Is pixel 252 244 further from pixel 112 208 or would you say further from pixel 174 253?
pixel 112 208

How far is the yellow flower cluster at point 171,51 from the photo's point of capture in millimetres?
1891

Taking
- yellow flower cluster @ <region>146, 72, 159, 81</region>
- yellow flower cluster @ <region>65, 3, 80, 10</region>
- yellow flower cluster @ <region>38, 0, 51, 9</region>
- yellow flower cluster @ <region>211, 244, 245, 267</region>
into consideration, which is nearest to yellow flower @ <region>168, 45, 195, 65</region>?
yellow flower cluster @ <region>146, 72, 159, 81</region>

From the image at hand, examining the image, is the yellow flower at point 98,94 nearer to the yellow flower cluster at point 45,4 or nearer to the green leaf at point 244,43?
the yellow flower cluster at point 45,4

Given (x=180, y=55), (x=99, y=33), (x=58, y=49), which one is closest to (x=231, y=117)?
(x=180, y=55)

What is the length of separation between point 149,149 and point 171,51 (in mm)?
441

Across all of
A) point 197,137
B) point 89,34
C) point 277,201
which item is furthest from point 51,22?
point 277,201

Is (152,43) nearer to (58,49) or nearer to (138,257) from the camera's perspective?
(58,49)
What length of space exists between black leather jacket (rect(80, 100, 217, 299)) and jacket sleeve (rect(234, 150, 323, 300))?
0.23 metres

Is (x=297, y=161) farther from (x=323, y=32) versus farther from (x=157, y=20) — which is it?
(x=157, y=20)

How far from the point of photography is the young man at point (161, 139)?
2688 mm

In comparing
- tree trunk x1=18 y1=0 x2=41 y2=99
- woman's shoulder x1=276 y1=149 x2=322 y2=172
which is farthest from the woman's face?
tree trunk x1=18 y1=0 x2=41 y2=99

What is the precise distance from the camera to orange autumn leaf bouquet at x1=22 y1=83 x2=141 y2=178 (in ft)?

» **WHAT YOU WILL DO**
Copy every item shown above, word for word, keeping the original line order.

» **ANSWER FOR THIS EXERCISE**
Is pixel 252 244 further from pixel 112 208 or would you say further from pixel 174 253?
pixel 112 208

How far is the yellow flower cluster at point 171,51 from the photo's point of capture in millimetres?
1891

Taking
- yellow flower cluster @ <region>146, 72, 159, 81</region>
- yellow flower cluster @ <region>65, 3, 80, 10</region>
- yellow flower cluster @ <region>38, 0, 51, 9</region>
- yellow flower cluster @ <region>211, 244, 245, 267</region>
into consideration, which is nearest to yellow flower @ <region>168, 45, 195, 65</region>?
yellow flower cluster @ <region>146, 72, 159, 81</region>

From the image at hand, examining the image, is the yellow flower at point 98,94 nearer to the yellow flower cluster at point 45,4 or nearer to the green leaf at point 244,43?
the yellow flower cluster at point 45,4

Given (x=180, y=55), (x=99, y=33), (x=58, y=49), which one is closest to (x=231, y=117)?
(x=180, y=55)

What is the length of separation between point 149,149 and point 171,51 (in mm)?
441

Across all of
A) point 197,137
B) point 89,34
C) point 277,201
which item is furthest from point 51,22?
point 277,201

Is (152,43) nearer to (58,49) or nearer to (138,257) from the camera's perspective?
(58,49)
What length of space exists between black leather jacket (rect(80, 100, 217, 299)) and jacket sleeve (rect(234, 150, 323, 300))?
0.23 metres

Is (x=297, y=161) farther from (x=323, y=32) versus farther from (x=157, y=20) — which is it?
(x=157, y=20)

How far from the point of photography is the young man at point (161, 139)?
2688 mm

In comparing
- tree trunk x1=18 y1=0 x2=41 y2=99
- woman's shoulder x1=276 y1=149 x2=322 y2=172
which is farthest from the woman's face?
tree trunk x1=18 y1=0 x2=41 y2=99

What is the precise distance from the camera to orange autumn leaf bouquet at x1=22 y1=83 x2=141 y2=178 (in ft)?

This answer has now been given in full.